[Spatial relationship records]
________________________________________

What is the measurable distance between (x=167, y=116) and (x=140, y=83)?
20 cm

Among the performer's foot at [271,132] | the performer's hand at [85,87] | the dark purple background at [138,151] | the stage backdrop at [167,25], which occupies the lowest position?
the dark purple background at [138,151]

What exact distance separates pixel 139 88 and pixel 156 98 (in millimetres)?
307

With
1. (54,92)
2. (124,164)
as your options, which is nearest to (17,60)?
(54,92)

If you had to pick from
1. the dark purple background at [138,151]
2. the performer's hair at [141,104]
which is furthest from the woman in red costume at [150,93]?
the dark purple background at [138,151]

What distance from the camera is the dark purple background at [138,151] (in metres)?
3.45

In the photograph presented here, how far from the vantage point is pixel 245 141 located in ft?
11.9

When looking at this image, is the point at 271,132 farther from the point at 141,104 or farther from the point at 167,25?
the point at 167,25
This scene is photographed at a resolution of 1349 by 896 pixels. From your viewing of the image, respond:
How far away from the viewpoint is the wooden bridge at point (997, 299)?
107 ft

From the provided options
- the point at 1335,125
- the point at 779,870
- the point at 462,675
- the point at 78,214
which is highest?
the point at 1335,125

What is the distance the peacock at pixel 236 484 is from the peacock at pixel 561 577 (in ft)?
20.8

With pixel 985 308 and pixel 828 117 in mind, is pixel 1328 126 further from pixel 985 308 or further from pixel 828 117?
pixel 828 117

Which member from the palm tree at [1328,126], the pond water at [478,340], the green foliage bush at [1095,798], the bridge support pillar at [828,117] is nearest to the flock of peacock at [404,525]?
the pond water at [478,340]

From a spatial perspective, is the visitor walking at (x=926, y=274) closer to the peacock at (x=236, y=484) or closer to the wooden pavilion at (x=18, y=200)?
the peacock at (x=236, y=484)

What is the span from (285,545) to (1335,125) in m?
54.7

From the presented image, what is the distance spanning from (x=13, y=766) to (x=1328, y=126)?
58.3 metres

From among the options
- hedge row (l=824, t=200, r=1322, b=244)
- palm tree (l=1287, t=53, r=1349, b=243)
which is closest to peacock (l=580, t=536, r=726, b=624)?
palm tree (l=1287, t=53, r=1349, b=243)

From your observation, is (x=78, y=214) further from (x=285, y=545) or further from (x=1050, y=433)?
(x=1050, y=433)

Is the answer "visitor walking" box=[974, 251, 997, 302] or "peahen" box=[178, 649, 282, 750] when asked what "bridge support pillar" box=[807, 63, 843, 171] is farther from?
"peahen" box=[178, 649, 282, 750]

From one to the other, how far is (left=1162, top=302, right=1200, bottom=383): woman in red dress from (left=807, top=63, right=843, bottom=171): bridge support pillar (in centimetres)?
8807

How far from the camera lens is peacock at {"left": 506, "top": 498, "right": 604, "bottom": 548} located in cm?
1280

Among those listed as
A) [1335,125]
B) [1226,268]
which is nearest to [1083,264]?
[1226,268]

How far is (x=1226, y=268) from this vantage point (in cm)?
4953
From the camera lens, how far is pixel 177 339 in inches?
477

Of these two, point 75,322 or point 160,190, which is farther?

________________________________________

• Exercise instructions:
Write out every entry above, word for word.

• Output:
What is the measurable distance between (x=167, y=116) and (x=140, y=83)?
20 cm

Among the performer's foot at [271,132] | the performer's hand at [85,87] | the dark purple background at [138,151] | the stage backdrop at [167,25], which occupies the lowest position?
the dark purple background at [138,151]

What exact distance separates pixel 139 88 and pixel 156 98 (in millimetres)?
307

With
1. (54,92)
2. (124,164)
as your options, which is nearest to (17,60)?
(54,92)

If you had to pick from
1. the dark purple background at [138,151]
2. the performer's hair at [141,104]
which is furthest from the woman in red costume at [150,93]?
the dark purple background at [138,151]

What distance from the camera is the dark purple background at [138,151] (in metres)?
3.45

In the photograph presented here, how far from the vantage point is pixel 245 141 located in ft?
11.9

When looking at this image, is the point at 271,132 farther from the point at 141,104 or farther from the point at 167,25?
the point at 167,25
This scene is photographed at a resolution of 1349 by 896 pixels. From your viewing of the image, respond:
How far away from the viewpoint is the wooden bridge at point (997, 299)?
107 ft

From the provided options
- the point at 1335,125
- the point at 779,870
- the point at 462,675
- the point at 78,214
which is highest?
the point at 1335,125

What is the distance the peacock at pixel 236 484 is from the peacock at pixel 561 577 (in ft)?
20.8

With pixel 985 308 and pixel 828 117 in mind, is pixel 1328 126 further from pixel 985 308 or further from pixel 828 117?
pixel 828 117

Which member from the palm tree at [1328,126], the pond water at [478,340], the green foliage bush at [1095,798], the bridge support pillar at [828,117] is nearest to the flock of peacock at [404,525]?
the pond water at [478,340]

From a spatial perspective, is the visitor walking at (x=926, y=274) closer to the peacock at (x=236, y=484) or closer to the wooden pavilion at (x=18, y=200)?
the peacock at (x=236, y=484)

What is the span from (285,545) to (1335,125) in m?
54.7

From the presented image, what is the distance spanning from (x=13, y=766) to (x=1328, y=126)?
58.3 metres

From among the options
- hedge row (l=824, t=200, r=1322, b=244)
- palm tree (l=1287, t=53, r=1349, b=243)
which is closest to peacock (l=580, t=536, r=726, b=624)?
palm tree (l=1287, t=53, r=1349, b=243)

From your observation, is (x=78, y=214) further from (x=285, y=545) or further from (x=1050, y=433)?
(x=1050, y=433)

Is the answer "visitor walking" box=[974, 251, 997, 302] or "peahen" box=[178, 649, 282, 750] when asked what "bridge support pillar" box=[807, 63, 843, 171] is farther from?
"peahen" box=[178, 649, 282, 750]

From one to the other, how far is (left=1162, top=302, right=1200, bottom=383): woman in red dress from (left=807, top=63, right=843, bottom=171): bridge support pillar (in centimetres)?
8807

How far from the camera lens is peacock at {"left": 506, "top": 498, "right": 604, "bottom": 548} located in cm?
1280

Among those listed as
A) [1335,125]
B) [1226,268]
which is nearest to [1083,264]?
[1226,268]

How far is (x=1226, y=268) from this vantage point (in cm)?
4953
From the camera lens, how far is pixel 177 339 in inches?
477

Of these two, point 75,322 or point 160,190, which is farther?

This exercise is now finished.